TASKS FOR THIS EXERCISE:
1. In the article on using LinkedIn Groups to grow membership, how does LinkedIn compare with Twitter and Facebook in visitor-to-lead conversions?
2. Drawing on the article about LinkedIn Groups, explain why it calls LinkedIn the perfect online network for member-based organizations that serve the business community to reach potential new members.
3. Carry on the article about using LinkedIn Groups to grow membership from its last sentence.

EXTRACT TO READ:

####################

How Associations Can Use LinkedIn Groups To Grow MembershipThursday, April 16, 2015
LinkedIn has firmly established itself as the top social media site for professional networking. Everyone is there with a common goal—to make professional contacts that will advance their career.
So if you’re a trade association or a chamber of commerce, or any other member-based organization that serves the business community, LinkedIn is the perfect online network for reaching potential new members.
According to research by HubSpot, LinkedIn generates 3X more visitor-to-lead conversions than both Twitter and Facebook. Because LinkedIn boasts such amazing results, let’s take a look at how you can use one of the site’s most valuable tools—LinkedIn Groups—to network with potential new members.
What are LinkedIn Groups?
LinkedIn Groups allow people with a common professional interest to get together and have online discussions. The purpose of groups is to allow for the exchange of advice and wisdom among peers.
By creating and participating in groups related to your industry, you can easily identify and engage with potential new members for your association!
To learn more, check out LinkedIn Groups for Nonprofits: The Beginner's Guide.
How To Use LinkedIn Groups To Grow Membership
1) Create your own group
Create your own group and become a facilitator for conversation among people in your industry. For example, if you’re an association of medical professionals in North Carolina, you could create the North Carolina Medical Professionals group. If you’re a chamber of commerce, you could create a group for business leaders in your city.

####################

Saved entries:
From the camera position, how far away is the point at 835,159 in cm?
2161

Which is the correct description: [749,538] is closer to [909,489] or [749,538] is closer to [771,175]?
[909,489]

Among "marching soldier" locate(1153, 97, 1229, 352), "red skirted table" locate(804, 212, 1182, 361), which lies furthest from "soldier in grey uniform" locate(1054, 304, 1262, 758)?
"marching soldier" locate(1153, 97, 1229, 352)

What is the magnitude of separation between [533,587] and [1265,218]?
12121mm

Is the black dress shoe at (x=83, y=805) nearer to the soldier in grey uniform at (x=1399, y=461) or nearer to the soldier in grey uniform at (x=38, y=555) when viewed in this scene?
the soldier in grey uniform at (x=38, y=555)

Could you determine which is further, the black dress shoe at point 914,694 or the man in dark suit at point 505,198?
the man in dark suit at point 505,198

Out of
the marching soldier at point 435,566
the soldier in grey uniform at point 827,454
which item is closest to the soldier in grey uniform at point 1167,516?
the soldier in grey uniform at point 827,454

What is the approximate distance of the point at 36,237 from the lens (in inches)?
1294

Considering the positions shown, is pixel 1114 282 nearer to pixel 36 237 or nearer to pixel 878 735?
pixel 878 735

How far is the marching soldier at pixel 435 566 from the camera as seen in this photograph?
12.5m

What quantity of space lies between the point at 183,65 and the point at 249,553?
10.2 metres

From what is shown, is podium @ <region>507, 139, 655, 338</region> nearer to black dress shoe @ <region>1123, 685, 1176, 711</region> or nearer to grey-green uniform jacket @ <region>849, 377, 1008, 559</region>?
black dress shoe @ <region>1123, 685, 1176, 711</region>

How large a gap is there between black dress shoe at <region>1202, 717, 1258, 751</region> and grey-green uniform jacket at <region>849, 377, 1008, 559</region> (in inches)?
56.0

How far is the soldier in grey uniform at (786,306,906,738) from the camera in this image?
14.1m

####################

ANSWERS PROVIDED:
1. According to HubSpot research, LinkedIn generates three times more visitor-to-lead conversions than both Twitter and Facebook.

2. LinkedIn is the top social media site for professional networking, and everyone there shares the goal of making professional contacts that will advance their career. This makes it a natural place for trade associations, chambers of commerce and similar groups to find potential members.

3.
2) Invite people to join
To get your group started, figure out which of your LinkedIn connections would be interested in joining, and send them an invitation. LinkedIn provides instructions here.
3) Facilitate conversation
Be active within your group, but not overbearing. Post discussion topics that will spark conversation, then sit back and allow group members to share their ideas. The more valuable the conversations, the more people will want to join your LinkedIn Group.
4) Promote your association
Occassionaly (I suggest no more than once a week), post something from your association’s website—an upcoming event, a current membership promotion, etc. Most likely, someone within your group will be interested in attending your event or becoming a member. (As the group owner, you can send one group announcement per week to members who have opted to receive email notifications.)
5) Join other groups
In addition to creating your own group, you should also join other relevant LinkedIn Groups where you can network with potential members. Here are a few tips for participating in groups:
- Introduce yourself. Tell the group who you are, what you do, and what you hope to gain out of joining the group. You’ll receive a warm welcome from active group members.
- Before you start posting, just listen. Get a feel for the group dynamic. Then, start joining in on conversations—"like" someone’s post, thank them for their advice, and provide your own ideas and perspectives.
- When you start posting your own discussions, make sure it’s not just self-promotion. Any blog posts or articles written by your association should be valuable to group members. Don’t be afraid to share third-party content that you think the group would find interesting.
Then, when the time is right, share your association’s upcoming event. If you’ve been a genuine and valuable resource to the group, people won’t see this as self-promotion, but as another great resource.
For professional associations, chambers of commerce, and all other member-based organizations that serve the business community, there is no social networking tool more valuable than LinkedIn Groups. It takes time to nurture and develop rapport, but it’s well worth the investment because you will grow your membership in the end.